Here is example of counting quotes.  Let's make your example file with one line that has a couple of embedded line breaks.

filename test temp;
data _null_;
  file test;
  put
  'id,EntryDate,FirstName,LastName,Status1,Status2,Location,OtherAddress'
 /'"8","5/31/2013","First Name 1","Last Name 1","Below Status1 Level","","ABC D clinic",""'
 /'"9","6/22/2014","First Name 2","Last Name 2","Below Status1'
 /'Level","","AB CD'
 /'Residency Clinic",""'
 /'"33","9/3/2015","First Name 3","Last Name 3","Below Status1 Level","","","","100 Random St City, State",""'
  ;
run;

Now let's run a step to copy it to a new file and replace those embedded line breaks with pipe characters (so we can see them).

filename fixed temp;
data _null_;
  infile test ;
  file fixed ;
  input;
  put _infile_ @;
  q+countc(_infile_,'"');
  if mod(q,2) then put '|' @;
  else put;
run;

Result:

61   data _null_;
62     infile fixed;
63     input;
64     list;
65   run;

NOTE: The infile FIXED is:
      Filename=.../#LN00087,
      Owner Name=...,Group Name=...,
      Access Permission=-rw-rw-r--,
      Last Modified=18Oct2018:16:26:40,
      File Size (bytes)=363

RULE:     ----+----1----+----2----+----3----+----4----+----5----+----6----+----7----+----8----+----9
1         id,EntryDate,FirstName,LastName,Status1,Status2,Location,OtherAddress 69
2         "8","5/31/2013","First Name 1","Last Name 1","Below Status1 Level","","ABC D clinic","" 87
3         "9","6/22/2014","First Name 2","Last Name 2","Below Status1|Level","","AB CD|Residency Cli
      91  nic","" 97
4         "33","9/3/2015","First Name 3","Last Name 3","Below Status1 Level","","","","100 Random St
      91   City, State","" 106
NOTE: 4 records were read from the infile FIXED.
      The minimum record length was 69.
      The maximum record length was 106.

View solution in original post

18 REPLIES 18
Reeza
Super User
There's an answer on here that uses infile to replace all line feeds ('0A'x) I belive with a space.

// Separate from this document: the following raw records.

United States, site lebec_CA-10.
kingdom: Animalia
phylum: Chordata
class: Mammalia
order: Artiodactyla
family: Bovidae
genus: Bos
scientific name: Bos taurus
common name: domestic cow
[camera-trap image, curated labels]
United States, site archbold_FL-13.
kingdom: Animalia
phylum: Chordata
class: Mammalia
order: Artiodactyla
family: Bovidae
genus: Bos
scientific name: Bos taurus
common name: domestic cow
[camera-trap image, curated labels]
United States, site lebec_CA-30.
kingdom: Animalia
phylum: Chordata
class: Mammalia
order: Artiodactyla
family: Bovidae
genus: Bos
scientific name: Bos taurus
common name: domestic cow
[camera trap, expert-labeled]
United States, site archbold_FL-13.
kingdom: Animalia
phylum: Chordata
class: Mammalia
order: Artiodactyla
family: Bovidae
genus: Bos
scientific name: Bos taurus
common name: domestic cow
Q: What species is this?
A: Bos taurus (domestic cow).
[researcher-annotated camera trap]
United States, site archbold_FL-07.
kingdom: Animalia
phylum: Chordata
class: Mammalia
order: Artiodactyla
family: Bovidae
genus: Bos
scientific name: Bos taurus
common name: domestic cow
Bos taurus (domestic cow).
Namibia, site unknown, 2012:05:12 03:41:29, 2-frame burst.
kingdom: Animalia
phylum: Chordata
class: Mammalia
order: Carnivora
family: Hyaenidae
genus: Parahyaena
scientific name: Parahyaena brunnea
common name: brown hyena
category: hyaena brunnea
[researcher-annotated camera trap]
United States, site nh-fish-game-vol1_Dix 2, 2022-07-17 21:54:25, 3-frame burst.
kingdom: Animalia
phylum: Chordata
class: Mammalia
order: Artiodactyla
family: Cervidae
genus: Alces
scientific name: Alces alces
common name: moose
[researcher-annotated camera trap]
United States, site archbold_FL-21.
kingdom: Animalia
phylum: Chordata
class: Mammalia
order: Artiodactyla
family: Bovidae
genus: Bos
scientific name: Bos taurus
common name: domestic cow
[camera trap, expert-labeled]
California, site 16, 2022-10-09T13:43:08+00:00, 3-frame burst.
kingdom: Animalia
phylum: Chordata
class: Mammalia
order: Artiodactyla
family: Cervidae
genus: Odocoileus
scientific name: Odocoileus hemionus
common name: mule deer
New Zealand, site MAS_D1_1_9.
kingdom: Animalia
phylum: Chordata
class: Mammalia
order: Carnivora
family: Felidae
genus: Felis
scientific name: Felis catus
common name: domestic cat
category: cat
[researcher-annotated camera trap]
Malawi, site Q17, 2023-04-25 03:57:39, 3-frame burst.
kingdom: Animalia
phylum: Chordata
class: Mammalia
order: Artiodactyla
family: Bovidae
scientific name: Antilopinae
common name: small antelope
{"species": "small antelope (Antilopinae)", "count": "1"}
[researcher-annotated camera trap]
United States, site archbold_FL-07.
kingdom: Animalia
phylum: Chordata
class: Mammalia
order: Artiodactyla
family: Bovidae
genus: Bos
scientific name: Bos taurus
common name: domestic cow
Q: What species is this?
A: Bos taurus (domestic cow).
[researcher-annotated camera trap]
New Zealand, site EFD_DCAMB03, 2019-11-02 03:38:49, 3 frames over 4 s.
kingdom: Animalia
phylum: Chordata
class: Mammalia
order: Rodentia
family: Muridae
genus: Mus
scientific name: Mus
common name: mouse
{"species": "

Figure out what your symbol is that's causing the issue, you'll need the hex code and then you can replace it in the line and then read it properly.
Tom
Super User Tom
Super User

Try the method in the answer to this previous post, but update it to use comma instead of pipe.

 

https://communities.sas.com/t5/General-SAS-Programming/Carriage-Return-Multiple-Line-Break-Issue-Imp...

 

But watch out if any of the values actually contain commas as that would confuse the counting of delimiters.

 

The other way to deal with line breaks inside of quoted strings is to keep track of whether you have seen an even or odd number of quote characters.  When it is odd then remove (or replace with space or something else) any line breaks.  I am sure there is a question with than answer on this forum, but I couldn't find it just now.

appleorange
Obsidian | Level 7
I think this might be the thread...

https://communities.sas.com/t5/General-SAS-Programming/Removing-embedded-carriage-returns/td-p/37873...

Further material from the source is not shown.